I know when I'm wrong. If I somehow miss that I can learn. I won't settle for anything less, and I'll struggle for this victory till the end. We must all do so. That moral authority is the nature of the point. It's why we're here.

Pastorius said...

Good stuff, Dag.

Cultural Relativism is a natural outgrowth of Anthropology, if the Anthropologists are being intellectually honest. Once recognized it becomes necessary to enact a method to strip away the layers of cultural prejudices in the pursuit of truth.

Physicists, and Astronomer, occasionally find themselves up against the same problem when bends and twists in light and gravity distort their findings, they must work to see through the perspective of the Earth and of whatever else it is they are looking through.

But, of course, this is not the same thing as when a culture decides it has no access to truth, because it's perspective is that of a windowless Monad (since you brought up Leibniz).

It would actually be interesting to also look into whether moral relativism is perhaps a natural outgrowth of Democracy. Is it not true that, if people are voting, albeit guided by a Constitution, over time they will vote according to popular tastes, dictated by trends, and the changing necessities spurned by technological innovation. Isn't it then natural that mistakes would be made, and that we may find ourselves asking, "Well, how did I get here?"

dag said...

It's hard to respond sometimes to comments because to do so would require a lengthy book.

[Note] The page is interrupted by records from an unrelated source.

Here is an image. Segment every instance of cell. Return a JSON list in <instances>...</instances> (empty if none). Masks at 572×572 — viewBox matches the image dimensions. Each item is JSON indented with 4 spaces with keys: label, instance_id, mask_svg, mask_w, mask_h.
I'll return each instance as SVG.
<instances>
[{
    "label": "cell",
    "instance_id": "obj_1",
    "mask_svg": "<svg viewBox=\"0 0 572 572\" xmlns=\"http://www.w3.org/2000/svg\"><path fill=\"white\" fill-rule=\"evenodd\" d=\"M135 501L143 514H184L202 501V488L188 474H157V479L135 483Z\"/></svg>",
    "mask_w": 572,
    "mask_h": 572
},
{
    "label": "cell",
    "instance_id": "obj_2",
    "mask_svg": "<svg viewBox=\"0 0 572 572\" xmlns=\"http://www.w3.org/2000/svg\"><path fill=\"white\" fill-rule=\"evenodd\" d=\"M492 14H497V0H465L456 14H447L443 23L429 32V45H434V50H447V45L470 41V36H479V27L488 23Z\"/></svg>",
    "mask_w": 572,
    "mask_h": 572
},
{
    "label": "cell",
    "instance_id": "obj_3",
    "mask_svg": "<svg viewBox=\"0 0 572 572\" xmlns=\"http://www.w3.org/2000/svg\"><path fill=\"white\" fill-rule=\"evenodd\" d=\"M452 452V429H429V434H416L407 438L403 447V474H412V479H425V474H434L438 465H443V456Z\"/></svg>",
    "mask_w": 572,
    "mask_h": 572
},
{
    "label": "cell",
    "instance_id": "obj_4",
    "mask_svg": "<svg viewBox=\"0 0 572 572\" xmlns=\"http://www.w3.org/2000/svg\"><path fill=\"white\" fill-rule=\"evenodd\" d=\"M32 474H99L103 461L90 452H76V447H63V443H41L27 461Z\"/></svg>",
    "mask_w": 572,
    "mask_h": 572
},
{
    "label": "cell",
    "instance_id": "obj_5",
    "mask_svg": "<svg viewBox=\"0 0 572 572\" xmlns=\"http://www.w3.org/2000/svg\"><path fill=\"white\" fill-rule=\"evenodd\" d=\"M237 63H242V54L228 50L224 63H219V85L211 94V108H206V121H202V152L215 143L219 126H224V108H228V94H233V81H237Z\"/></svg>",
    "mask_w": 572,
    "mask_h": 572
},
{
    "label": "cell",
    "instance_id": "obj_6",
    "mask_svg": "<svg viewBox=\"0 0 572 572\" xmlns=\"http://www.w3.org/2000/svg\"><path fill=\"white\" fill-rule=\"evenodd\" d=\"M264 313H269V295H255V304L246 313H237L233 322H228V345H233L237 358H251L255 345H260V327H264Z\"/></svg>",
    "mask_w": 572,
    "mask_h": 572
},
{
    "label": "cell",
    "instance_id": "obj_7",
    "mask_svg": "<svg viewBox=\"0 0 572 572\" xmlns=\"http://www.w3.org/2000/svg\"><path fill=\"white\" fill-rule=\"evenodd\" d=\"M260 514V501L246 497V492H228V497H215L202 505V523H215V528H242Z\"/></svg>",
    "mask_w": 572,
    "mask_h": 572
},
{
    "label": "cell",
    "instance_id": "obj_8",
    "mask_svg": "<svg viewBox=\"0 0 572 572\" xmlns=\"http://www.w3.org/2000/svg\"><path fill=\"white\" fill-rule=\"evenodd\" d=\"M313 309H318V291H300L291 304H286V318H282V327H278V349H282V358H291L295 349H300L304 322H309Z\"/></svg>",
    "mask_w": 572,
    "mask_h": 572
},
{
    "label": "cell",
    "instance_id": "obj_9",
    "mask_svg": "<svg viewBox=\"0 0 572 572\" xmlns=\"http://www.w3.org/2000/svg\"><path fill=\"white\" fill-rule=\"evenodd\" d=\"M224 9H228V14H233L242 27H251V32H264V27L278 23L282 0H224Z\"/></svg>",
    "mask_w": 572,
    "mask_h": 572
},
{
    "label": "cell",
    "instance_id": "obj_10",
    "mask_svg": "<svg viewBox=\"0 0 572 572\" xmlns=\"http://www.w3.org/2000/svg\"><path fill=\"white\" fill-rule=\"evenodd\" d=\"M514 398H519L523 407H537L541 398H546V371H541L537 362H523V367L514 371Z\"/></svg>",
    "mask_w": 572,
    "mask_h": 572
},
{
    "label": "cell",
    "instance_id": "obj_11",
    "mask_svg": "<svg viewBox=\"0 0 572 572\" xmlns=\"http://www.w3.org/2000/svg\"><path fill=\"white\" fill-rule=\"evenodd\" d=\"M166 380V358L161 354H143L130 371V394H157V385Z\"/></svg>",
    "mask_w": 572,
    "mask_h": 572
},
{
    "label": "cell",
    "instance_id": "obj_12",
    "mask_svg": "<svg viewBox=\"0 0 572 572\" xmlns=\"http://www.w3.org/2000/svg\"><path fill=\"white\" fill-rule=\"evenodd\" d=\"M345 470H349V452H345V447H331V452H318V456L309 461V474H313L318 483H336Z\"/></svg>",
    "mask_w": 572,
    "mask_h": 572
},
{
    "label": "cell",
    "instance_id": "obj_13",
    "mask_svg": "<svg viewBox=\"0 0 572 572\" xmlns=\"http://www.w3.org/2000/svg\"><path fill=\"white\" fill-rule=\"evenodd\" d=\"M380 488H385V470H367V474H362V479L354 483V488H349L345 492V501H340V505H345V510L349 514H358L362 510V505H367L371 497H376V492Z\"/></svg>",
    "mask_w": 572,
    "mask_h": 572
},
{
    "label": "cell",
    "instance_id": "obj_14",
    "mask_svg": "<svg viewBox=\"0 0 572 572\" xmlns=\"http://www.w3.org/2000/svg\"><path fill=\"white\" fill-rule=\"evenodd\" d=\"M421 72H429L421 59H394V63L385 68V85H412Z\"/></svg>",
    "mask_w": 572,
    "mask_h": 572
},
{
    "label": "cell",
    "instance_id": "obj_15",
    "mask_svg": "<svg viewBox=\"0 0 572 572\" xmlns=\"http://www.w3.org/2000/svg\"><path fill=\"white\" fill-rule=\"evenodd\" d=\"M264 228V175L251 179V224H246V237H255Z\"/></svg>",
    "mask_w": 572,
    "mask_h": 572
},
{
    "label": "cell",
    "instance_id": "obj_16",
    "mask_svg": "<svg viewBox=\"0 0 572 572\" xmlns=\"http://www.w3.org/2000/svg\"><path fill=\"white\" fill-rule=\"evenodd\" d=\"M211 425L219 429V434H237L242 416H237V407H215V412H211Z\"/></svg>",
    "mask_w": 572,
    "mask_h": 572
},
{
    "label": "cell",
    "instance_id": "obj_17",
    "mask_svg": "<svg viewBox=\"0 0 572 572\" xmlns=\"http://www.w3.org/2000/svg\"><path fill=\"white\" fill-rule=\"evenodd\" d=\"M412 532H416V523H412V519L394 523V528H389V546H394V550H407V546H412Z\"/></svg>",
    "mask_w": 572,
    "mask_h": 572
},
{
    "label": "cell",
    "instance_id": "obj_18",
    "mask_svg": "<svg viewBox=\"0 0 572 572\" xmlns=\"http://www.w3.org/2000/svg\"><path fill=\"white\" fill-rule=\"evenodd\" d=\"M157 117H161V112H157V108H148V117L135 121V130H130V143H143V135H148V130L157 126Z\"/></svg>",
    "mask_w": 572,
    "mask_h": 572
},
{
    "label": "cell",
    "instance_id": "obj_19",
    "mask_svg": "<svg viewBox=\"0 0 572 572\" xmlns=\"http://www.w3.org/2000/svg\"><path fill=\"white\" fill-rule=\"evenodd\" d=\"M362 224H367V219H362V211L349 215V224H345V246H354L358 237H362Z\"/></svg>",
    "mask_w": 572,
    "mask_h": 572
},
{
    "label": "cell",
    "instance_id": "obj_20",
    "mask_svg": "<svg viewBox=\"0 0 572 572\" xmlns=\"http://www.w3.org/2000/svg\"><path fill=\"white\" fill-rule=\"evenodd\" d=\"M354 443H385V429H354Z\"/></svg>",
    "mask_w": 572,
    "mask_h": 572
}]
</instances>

At a guess, I suggest that social science is an analogy, nonsense cooked up by philosophes in France that eventually spread to America through the natural philosophy departments, and all of it based on Artistotlean analogies rather than science in the Baconian sense. It is, I suggest, Scholastic in approach. Democracy doesn't devolve when rational men act in their own best self-interest in the public marketplace of ideas. It does devolve when ideologues and phantasists kerb the discourse and phantasise and police in the sacred-word tradition. Intellectual pursuit becomes Scholastic Aristotleanism. This is like that, therefore this is that; and if we look at the evidence we can see it based on this, therefore that; thus it is proved; and given the sacredness of the texts, truth is self-evident regardless of people mucking it up.

I'll cover a bit more of this in an up-coming post. Once again, you make me wnder about things I might not have had I been writing without contributions.